*** TASK MATERIAL Section Begins ***

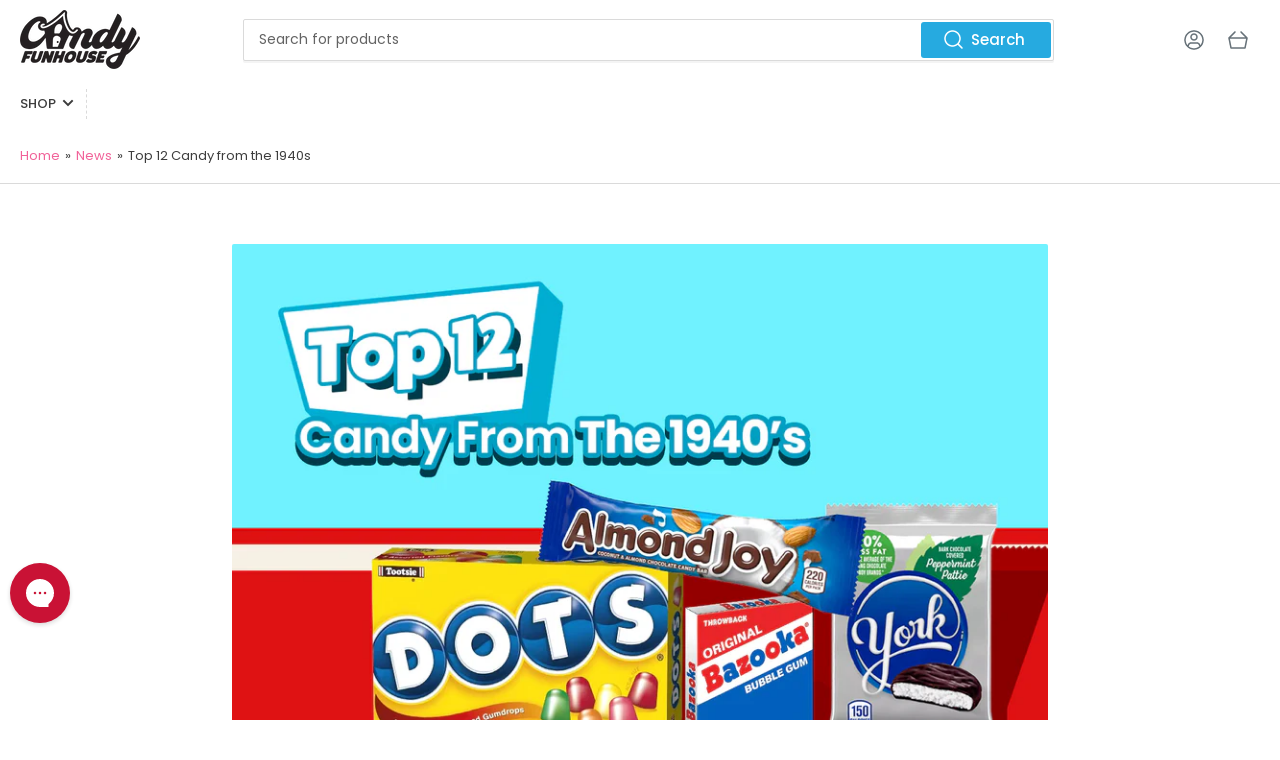

--- FILE ---
content_type: text/css
request_url: https://candyfunhouse.com/cdn/shop/t/27/assets/component-pagination.css?v=59954631457403727221767986781
body_size: -276
content:
.pagination{margin-top:4rem;display:flex;flex-wrap:wrap;align-items:center;justify-content:center;grid-gap:1rem}.page-number{display:flex;align-items:center;justify-content:center;flex:none;width:4.3rem;height:4.3rem;font-size:calc(var(--font-body-scale) * 1.6rem);background:rgb(var(--color-background));color:rgb(var(--color-foreground-alt));box-shadow:0 0 0 .2rem var(--color-border);border-radius:50%}.page-number:not(.page-number-active):hover{box-shadow:0 0 0 .2rem rgb(var(--color-base-accent-2))}.page-number svg path{fill:currentColor}.page-number-active{background:rgb(var(--color-base-accent-1));box-shadow:0 0 0 .2rem rgb(var(--color-base-accent-1));color:rgb(var(--color-base-accent-1-text))}.ajax-paginate-wrapper{text-align:center;margin-top:4rem}
/*# sourceMappingURL=/cdn/shop/t/27/assets/component-pagination.css.map?v=59954631457403727221767986781 */
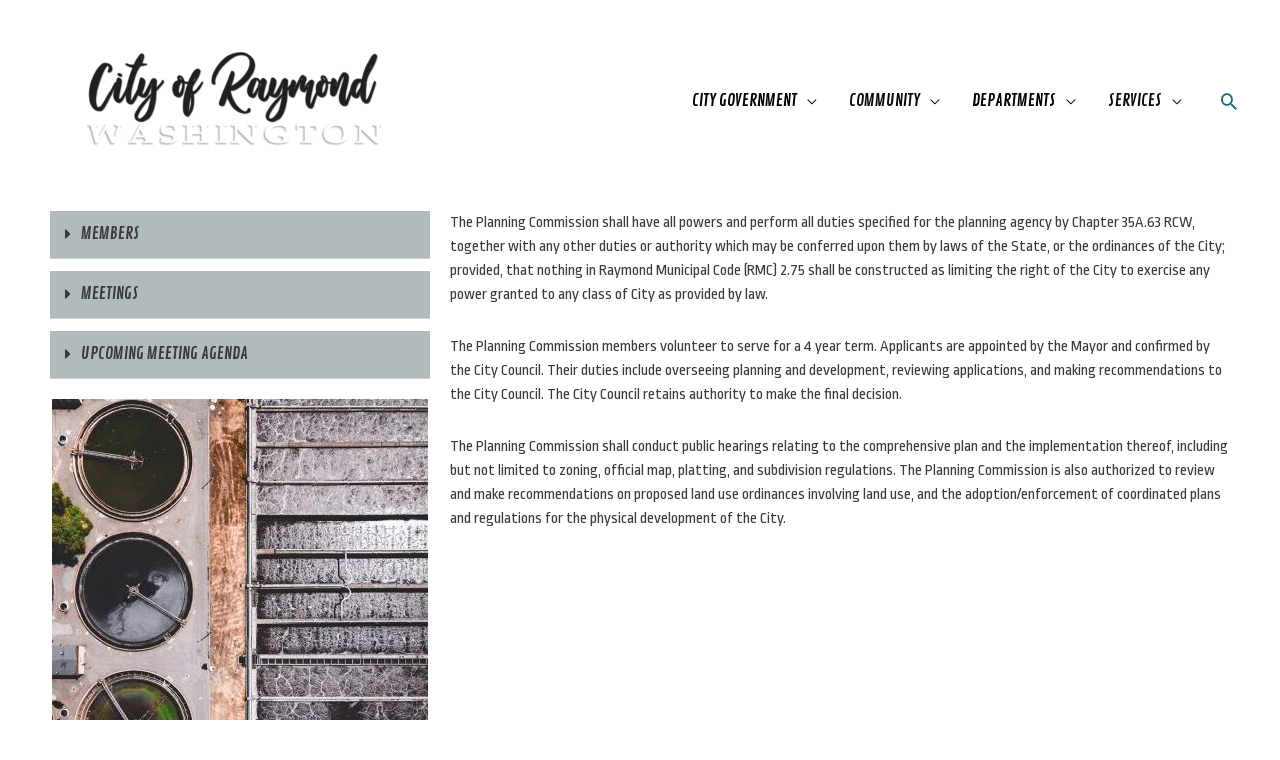

--- FILE ---
content_type: text/css
request_url: https://cityofraymond.com/wp-content/uploads/elementor/css/post-38.css?ver=1736964173
body_size: 272
content:
.elementor-kit-38{--e-global-color-primary:#054B5D;--e-global-color-secondary:#5B8795;--e-global-color-text:#000000;--e-global-color-accent:#B1BABC;--e-global-color-ba530ed:#FFFFFF;--e-global-color-4fec185:#2C434B;--e-global-color-238777f:#E1E1E1;--e-global-typography-primary-font-family:"Ropa Sans";--e-global-typography-primary-text-transform:none;--e-global-typography-primary-font-style:normal;--e-global-typography-secondary-font-family:"Contrail One";--e-global-typography-secondary-font-weight:400;--e-global-typography-text-font-family:"Ropa Sans";--e-global-typography-text-font-size:55px;--e-global-typography-accent-font-family:"Contrail One";--e-global-typography-accent-font-weight:100;--e-global-typography-accent-text-transform:uppercase;--e-global-typography-accent-font-style:normal;--e-global-typography-cf73460-font-family:"Satisfy";--e-global-typography-cf73460-font-size:55px;--e-global-typography-cf73460-font-weight:700;font-family:var( --e-global-typography-primary-font-family ), Sans-serif;text-transform:var( --e-global-typography-primary-text-transform );font-style:var( --e-global-typography-primary-font-style );}.elementor-kit-38 a{font-family:var( --e-global-typography-accent-font-family ), Sans-serif;font-weight:var( --e-global-typography-accent-font-weight );text-transform:var( --e-global-typography-accent-text-transform );font-style:var( --e-global-typography-accent-font-style );}.elementor-kit-38 h1{font-family:var( --e-global-typography-cf73460-font-family ), Sans-serif;font-size:var( --e-global-typography-cf73460-font-size );font-weight:var( --e-global-typography-cf73460-font-weight );line-height:var( --e-global-typography-cf73460-line-height );letter-spacing:var( --e-global-typography-cf73460-letter-spacing );word-spacing:var( --e-global-typography-cf73460-word-spacing );}.elementor-kit-38 h2{color:#FFFFFF;font-family:var( --e-global-typography-accent-font-family ), Sans-serif;font-weight:var( --e-global-typography-accent-font-weight );text-transform:var( --e-global-typography-accent-text-transform );font-style:var( --e-global-typography-accent-font-style );}.elementor-kit-38 h3{font-family:var( --e-global-typography-primary-font-family ), Sans-serif;text-transform:var( --e-global-typography-primary-text-transform );font-style:var( --e-global-typography-primary-font-style );}.elementor-kit-38 h4{font-family:var( --e-global-typography-secondary-font-family ), Sans-serif;font-weight:var( --e-global-typography-secondary-font-weight );}.elementor-kit-38 h5{font-family:var( --e-global-typography-primary-font-family ), Sans-serif;text-transform:var( --e-global-typography-primary-text-transform );font-style:var( --e-global-typography-primary-font-style );}.elementor-kit-38 h6{font-family:var( --e-global-typography-secondary-font-family ), Sans-serif;font-weight:var( --e-global-typography-secondary-font-weight );}.elementor-kit-38 button,.elementor-kit-38 input[type="button"],.elementor-kit-38 input[type="submit"],.elementor-kit-38 .elementor-button{font-family:var( --e-global-typography-primary-font-family ), Sans-serif;text-transform:var( --e-global-typography-primary-text-transform );font-style:var( --e-global-typography-primary-font-style );color:var( --e-global-color-ba530ed );background-color:var( --e-global-color-primary );border-style:solid;border-color:var( --e-global-color-ba530ed );}.elementor-section.elementor-section-boxed > .elementor-container{max-width:1500px;}.e-con{--container-max-width:1500px;}.elementor-widget:not(:last-child){margin-bottom:20px;}.elementor-element{--widgets-spacing:20px;}{}h1.entry-title{display:var(--page-title-display);}@media(max-width:1024px){.elementor-kit-38 h1{font-size:var( --e-global-typography-cf73460-font-size );line-height:var( --e-global-typography-cf73460-line-height );letter-spacing:var( --e-global-typography-cf73460-letter-spacing );word-spacing:var( --e-global-typography-cf73460-word-spacing );}.elementor-section.elementor-section-boxed > .elementor-container{max-width:1024px;}.e-con{--container-max-width:1024px;}}@media(max-width:767px){.elementor-kit-38 h1{font-size:var( --e-global-typography-cf73460-font-size );line-height:var( --e-global-typography-cf73460-line-height );letter-spacing:var( --e-global-typography-cf73460-letter-spacing );word-spacing:var( --e-global-typography-cf73460-word-spacing );}.elementor-section.elementor-section-boxed > .elementor-container{max-width:767px;}.e-con{--container-max-width:767px;}}

--- FILE ---
content_type: text/css
request_url: https://cityofraymond.com/wp-content/uploads/elementor/css/post-292.css?ver=1736977277
body_size: -334
content:
.elementor-292 .elementor-element.elementor-element-c7bc6a9 .elementor-toggle-item:not(:last-child){margin-bottom:12px;}.elementor-292 .elementor-element.elementor-element-c7bc6a9 .elementor-tab-title{background-color:var( --e-global-color-accent );}:root{--page-title-display:none;}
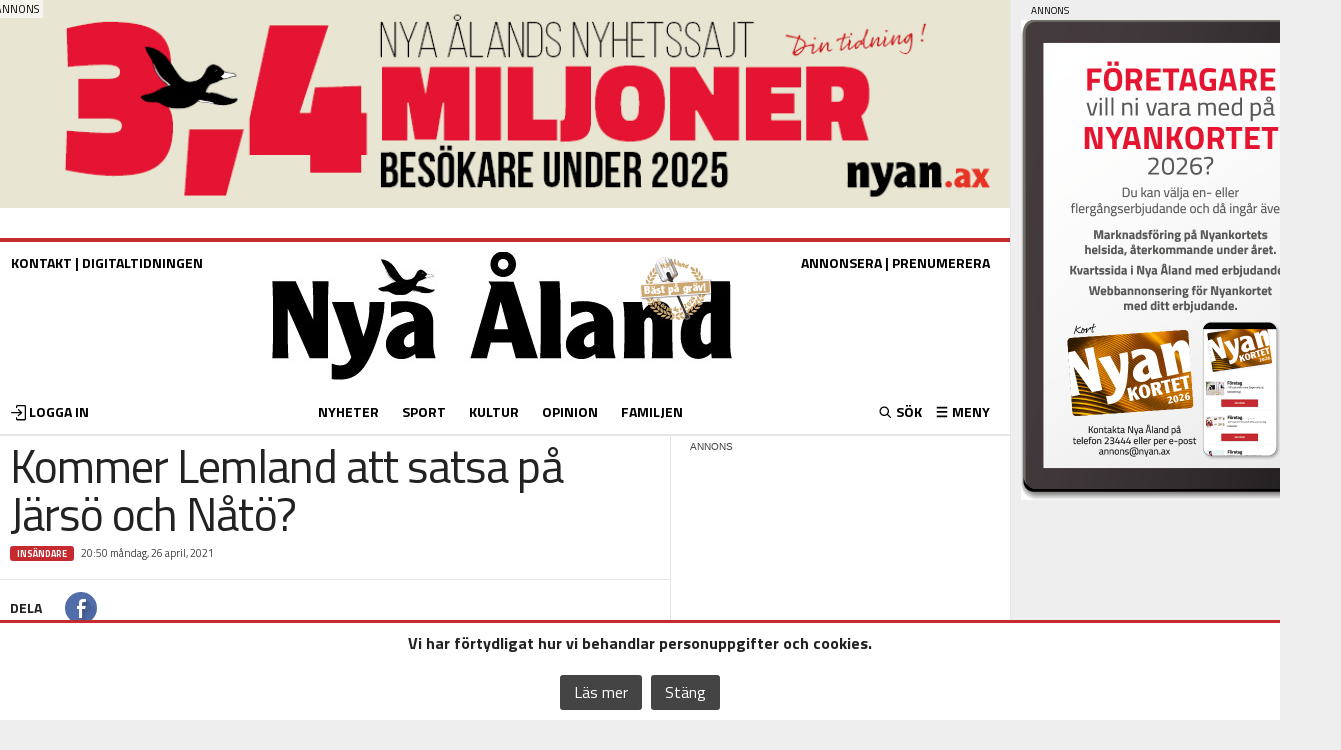

--- FILE ---
content_type: text/html; charset=utf-8
request_url: https://www.google.com/recaptcha/api2/aframe
body_size: 251
content:
<!DOCTYPE HTML><html><head><meta http-equiv="content-type" content="text/html; charset=UTF-8"></head><body><script nonce="4Phnp2nb4YKZKhNHH-uNPw">/** Anti-fraud and anti-abuse applications only. See google.com/recaptcha */ try{var clients={'sodar':'https://pagead2.googlesyndication.com/pagead/sodar?'};window.addEventListener("message",function(a){try{if(a.source===window.parent){var b=JSON.parse(a.data);var c=clients[b['id']];if(c){var d=document.createElement('img');d.src=c+b['params']+'&rc='+(localStorage.getItem("rc::a")?sessionStorage.getItem("rc::b"):"");window.document.body.appendChild(d);sessionStorage.setItem("rc::e",parseInt(sessionStorage.getItem("rc::e")||0)+1);localStorage.setItem("rc::h",'1768708785303');}}}catch(b){}});window.parent.postMessage("_grecaptcha_ready", "*");}catch(b){}</script></body></html>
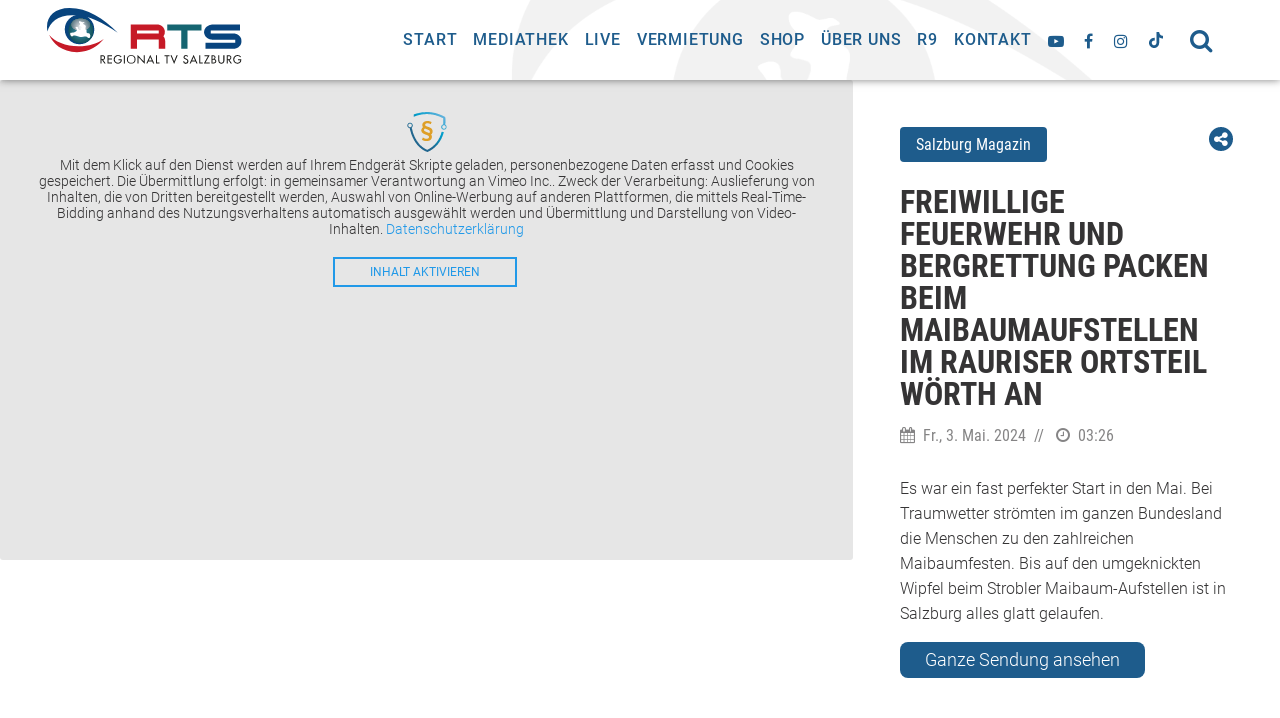

--- FILE ---
content_type: text/javascript
request_url: https://www.rts-salzburg.at/wp-content/themes/typo-canvas/core/assets/js/typo-topbar.js?ver=6.9
body_size: 88
content:
jQuery(document).ready(function($){
	"use strict";
    
    window.typo_is_topbar_scrolled = function(){
        var $tobpar = $('.topbar');
        if( window.scrollY > 0 ){
            $tobpar.addClass('scrolled');
        } else {
            $tobpar.removeClass('scrolled');
        }
    };
    
    $(window).resize(function(){
        window['typo_is_topbar_scrolled']();
    });
    
    $(window).scroll(function(){
        window['typo_is_topbar_scrolled']();
    });
    
});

*** TASK MATERIAL Section Ends ***

▶ BRIEF
Look over the data above and show each line that contains "component".

▶ EXPECTED ANSWER
request_url: https://candyfunhouse.com/cdn/shop/t/27/assets/component-pagination.css?v=59954631457403727221767986781
/*# sourceMappingURL=/cdn/shop/t/27/assets/component-pagination.css.map?v=59954631457403727221767986781 */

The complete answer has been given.